The six magistrates called on then President Alejandro Toledo to reevaluate Peru’s national counter-drug policy and questioned why Peru focused the bulk of its efforts on eradicating illicit coca crops instead of pursuing stricter regulation of chemicals, like kerosene, sulfuric acid and sodium carbonate.

“In other words, it is not completely constitutional that the preventative battle against illicit drug trafficking is directed solely at one of the ingredients,” the court decision said.

Coca leaf, which is the raw material for the manufacture of cocaine, plays an important role in traditional Andean culture and is also widely used by Peruvians of all social classes for therapeutic teas used to alleviate fatigue, hunger, gastro-intestinal disorders, rheumatism, and, among other things, altitude sickness.

Coca leaves sold for teas, soft drinks and chewing, as well as the small amount of legally produced cocaine which is sold to pharmaceutical companies, is marketed by the state-owned National Coca Enterprise (ENACO). This “legal” coca is produced on 10,000 hectares, or 25,000 acres of registered land in the Cuzco province of La Convención y Lares, the Huallaga Valley, and small areas in the departments of Huánuco, La Libertad, Ucayali and Puno.

Peru was once the world’s leading producer of coca. But the country slashed its production by 70 percent between 1995 and 2001 primarily because of low coca prices, interdiction, forced eradication of coca fields and programs to en-courage farmers grow alternative crops.

But by 2002, the number of hectares used to illegally grow coca in Peru increased as efforts to eradicate the crop in Colombia forced production southward.

This can be explained by the balloon effect, or the drug fields’ tendency to shift elsewhere and sometimes to smaller and harder-to-reach plots in response to local eradication campaigns, and the fact that for farmers, the coca harvest provides more money than any other crop: up to five times as much can be earned for a kilogram of coca than for a kilogram of coffee.

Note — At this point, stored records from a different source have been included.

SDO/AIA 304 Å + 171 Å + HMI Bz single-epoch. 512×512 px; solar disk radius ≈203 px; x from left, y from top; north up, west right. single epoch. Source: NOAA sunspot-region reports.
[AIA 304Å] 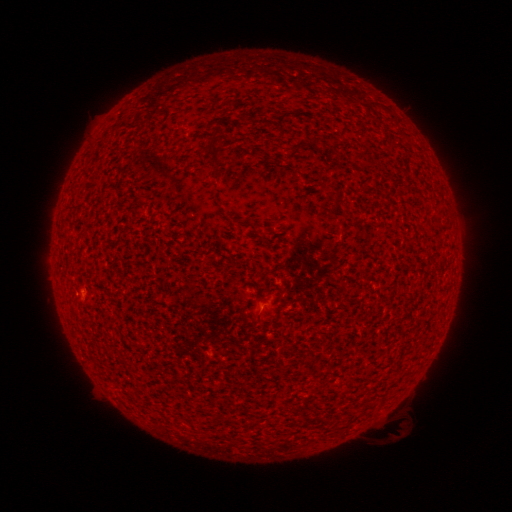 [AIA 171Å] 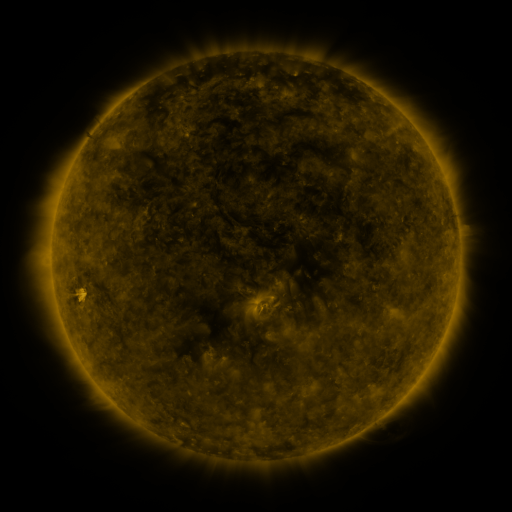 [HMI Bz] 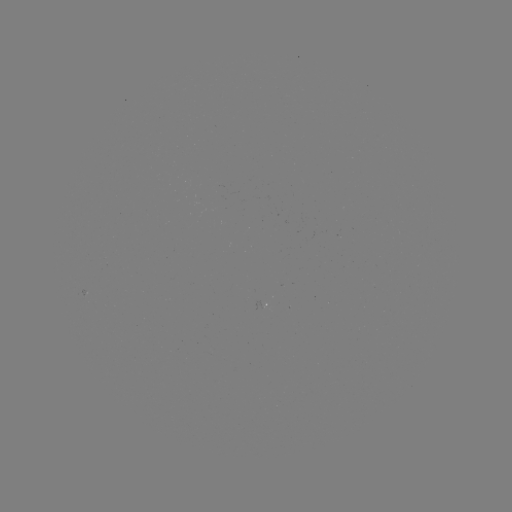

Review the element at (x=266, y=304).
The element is spotted active region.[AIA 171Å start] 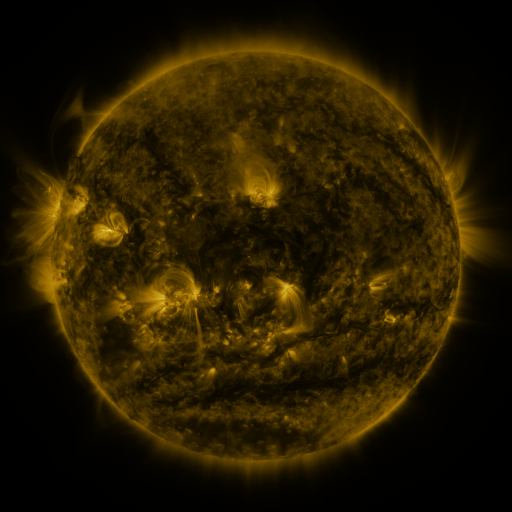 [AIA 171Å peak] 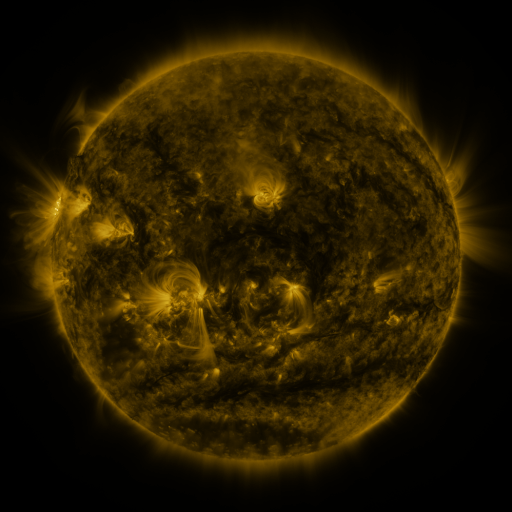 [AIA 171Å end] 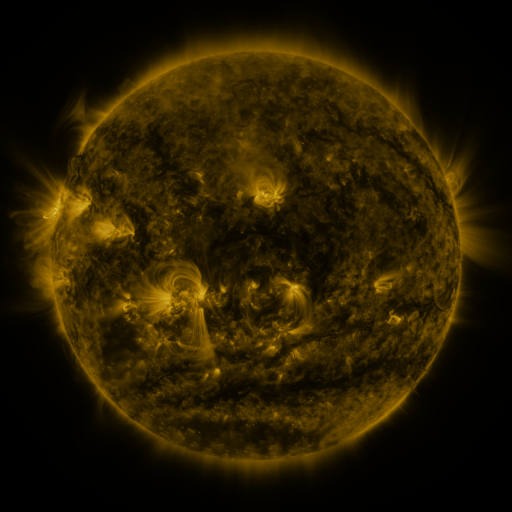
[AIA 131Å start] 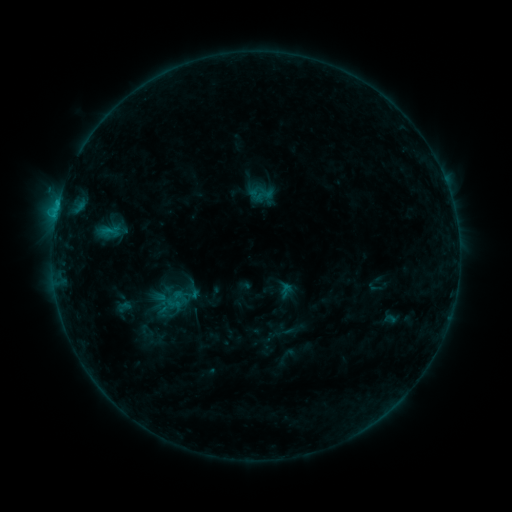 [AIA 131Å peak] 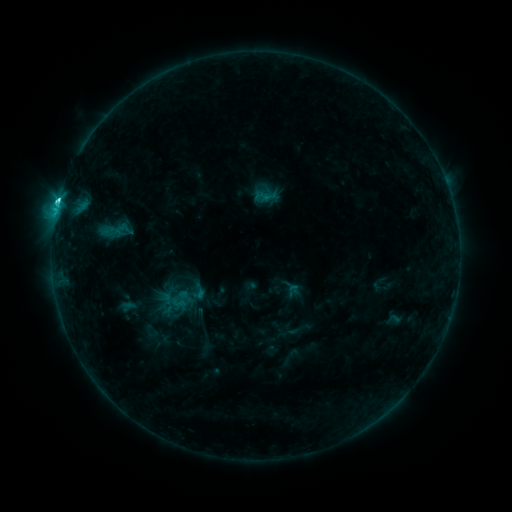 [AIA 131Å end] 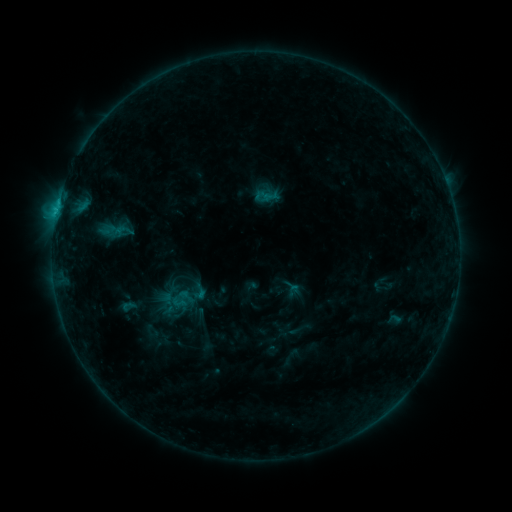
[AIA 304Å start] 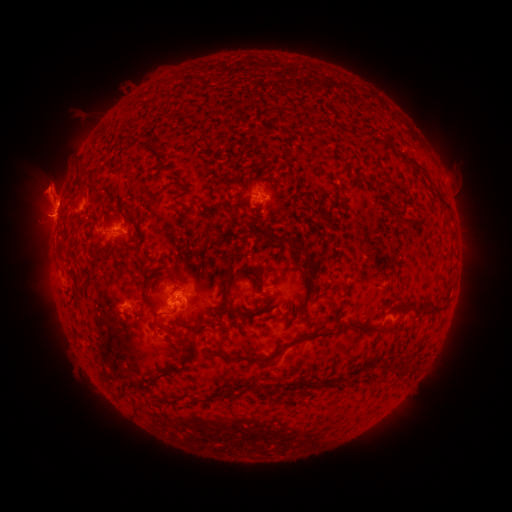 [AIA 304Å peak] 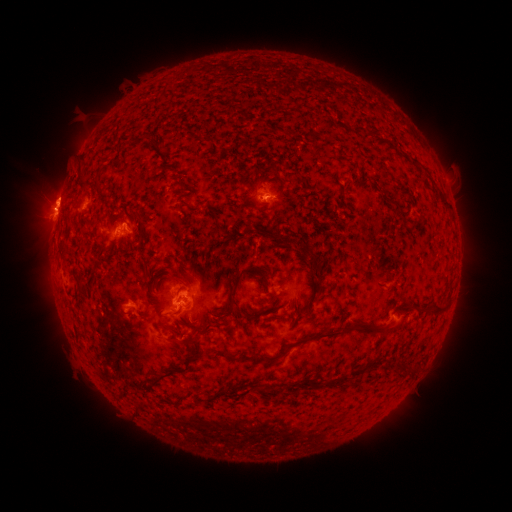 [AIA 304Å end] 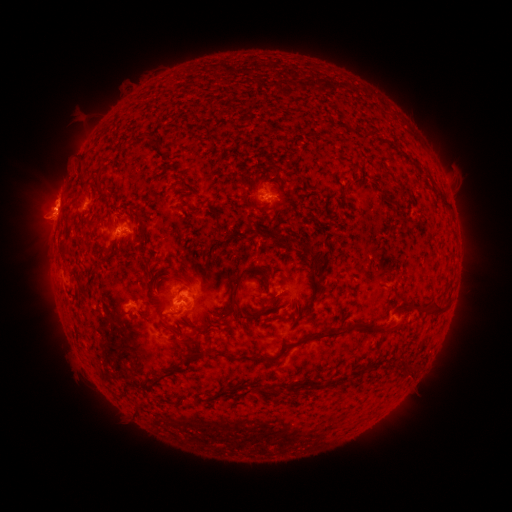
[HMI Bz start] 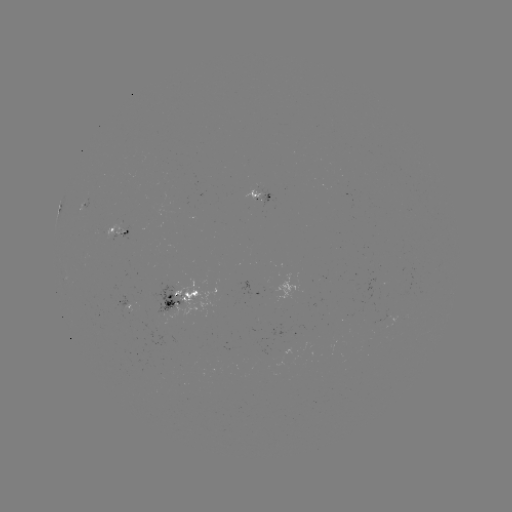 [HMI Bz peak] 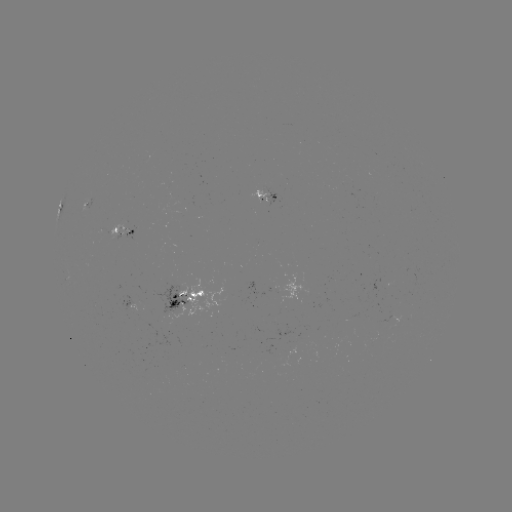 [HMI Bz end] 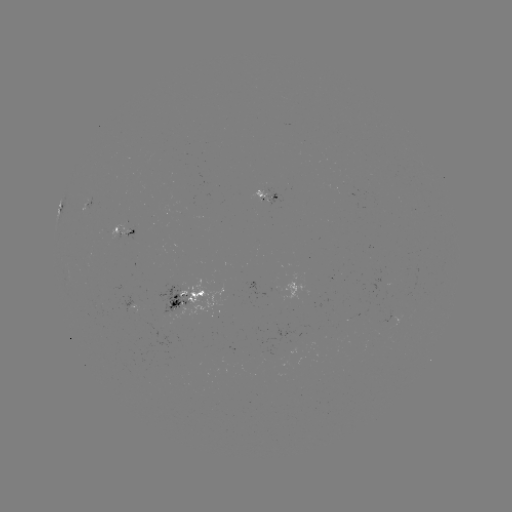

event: emerging-flux region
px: (262, 191)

In June 2008, a study conducted by Peru’s National Commission for the Development of Life without Drugs, or Devida, and the United Nations Office on Drugs and Crime indicated that coca crops had increased by 4.5 percent in 2007 and that approximately 92 percent of Peruvian coca production is destined for the fabrication of cocaine paste and cocaine hydrochloride.

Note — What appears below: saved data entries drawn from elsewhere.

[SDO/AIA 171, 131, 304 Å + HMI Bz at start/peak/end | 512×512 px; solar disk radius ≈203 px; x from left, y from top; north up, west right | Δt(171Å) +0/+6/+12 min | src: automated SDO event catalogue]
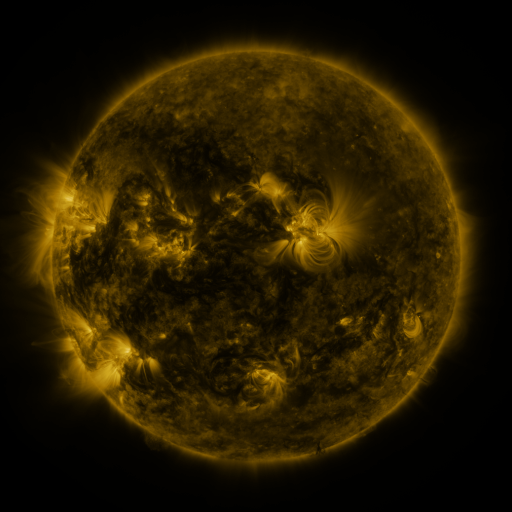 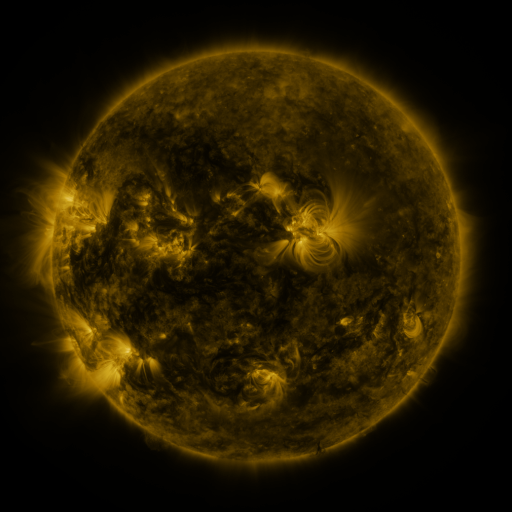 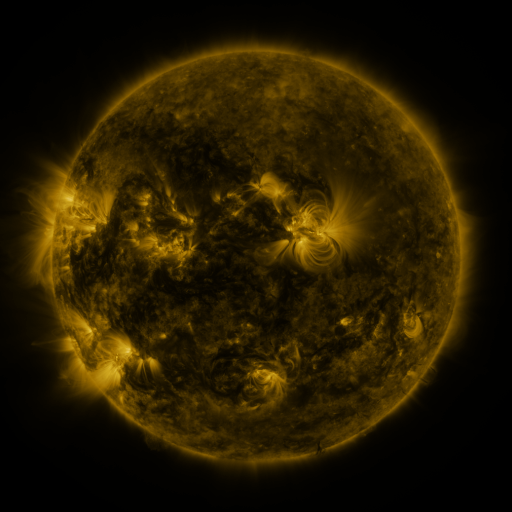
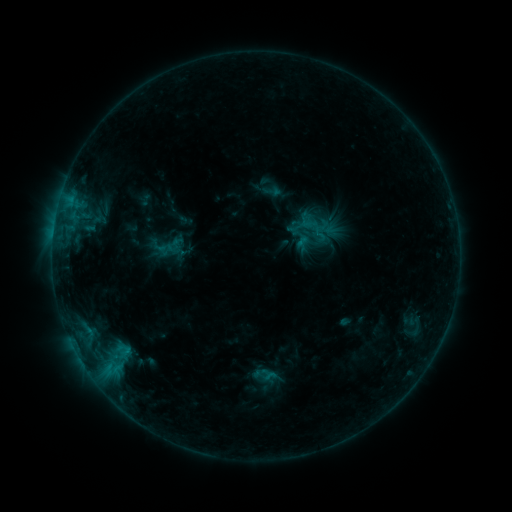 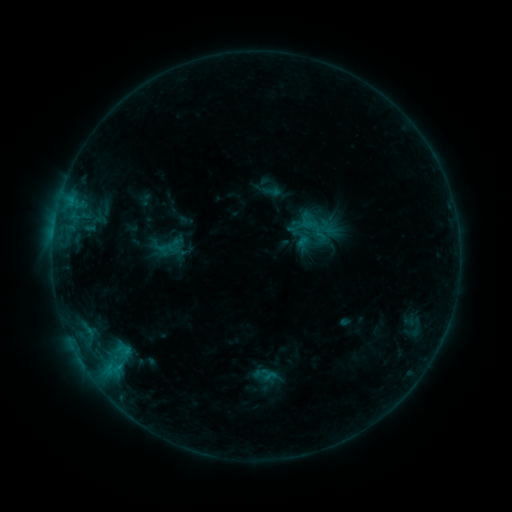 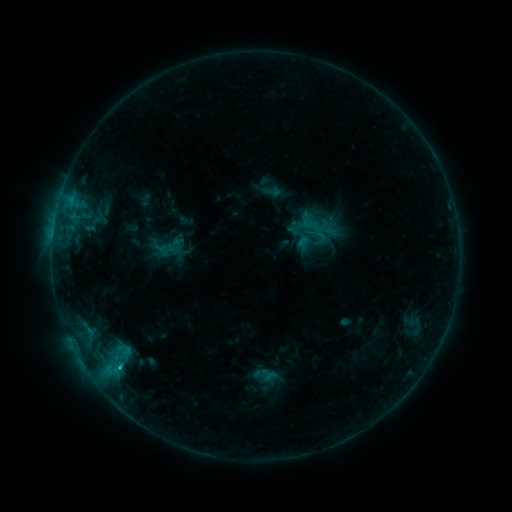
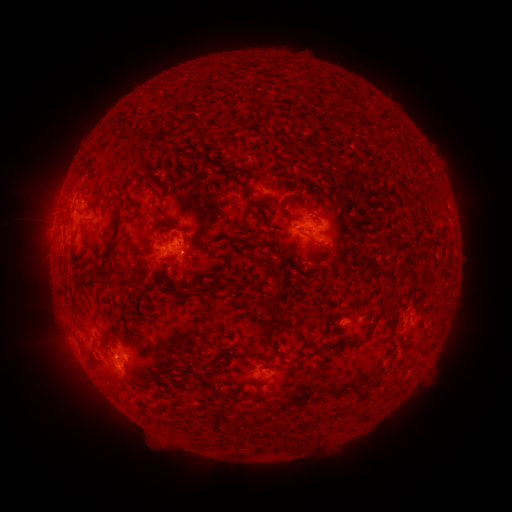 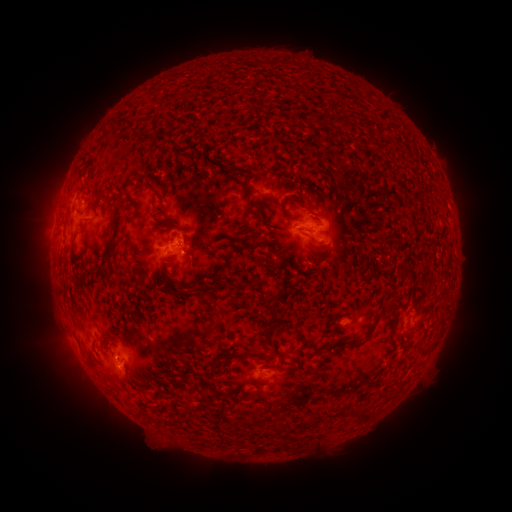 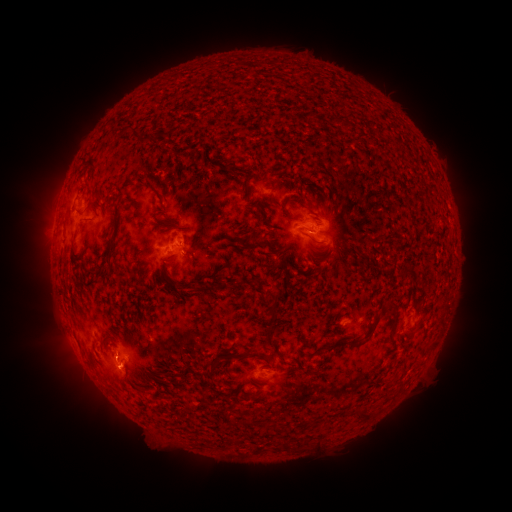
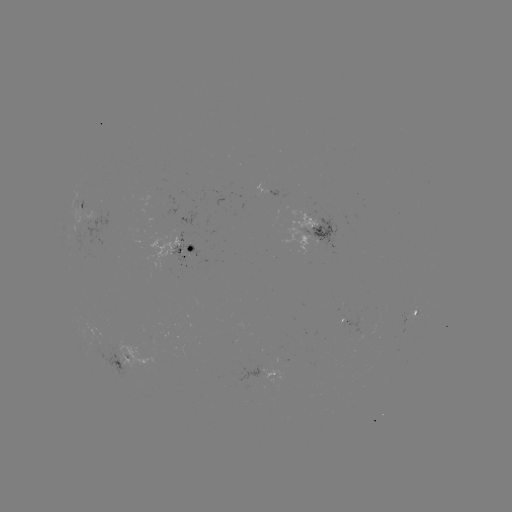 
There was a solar flare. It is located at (119, 365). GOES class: C1.0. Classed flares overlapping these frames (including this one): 1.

Fuentes, a strong supporter of the Bolivarian Alternative for the Americas, or ALBA, the network of cultural centers which many Peruvian lawmakers believe are ideological fronts funded and orchestrated by Venezuelan President Hugo Chavez to meddle in Peru’s internal affairs and promote a regional revolution, has repeatedly accused Garcia’s government of political persecution against him and earlier this year said he was considering seeking political asylum in Bolivia.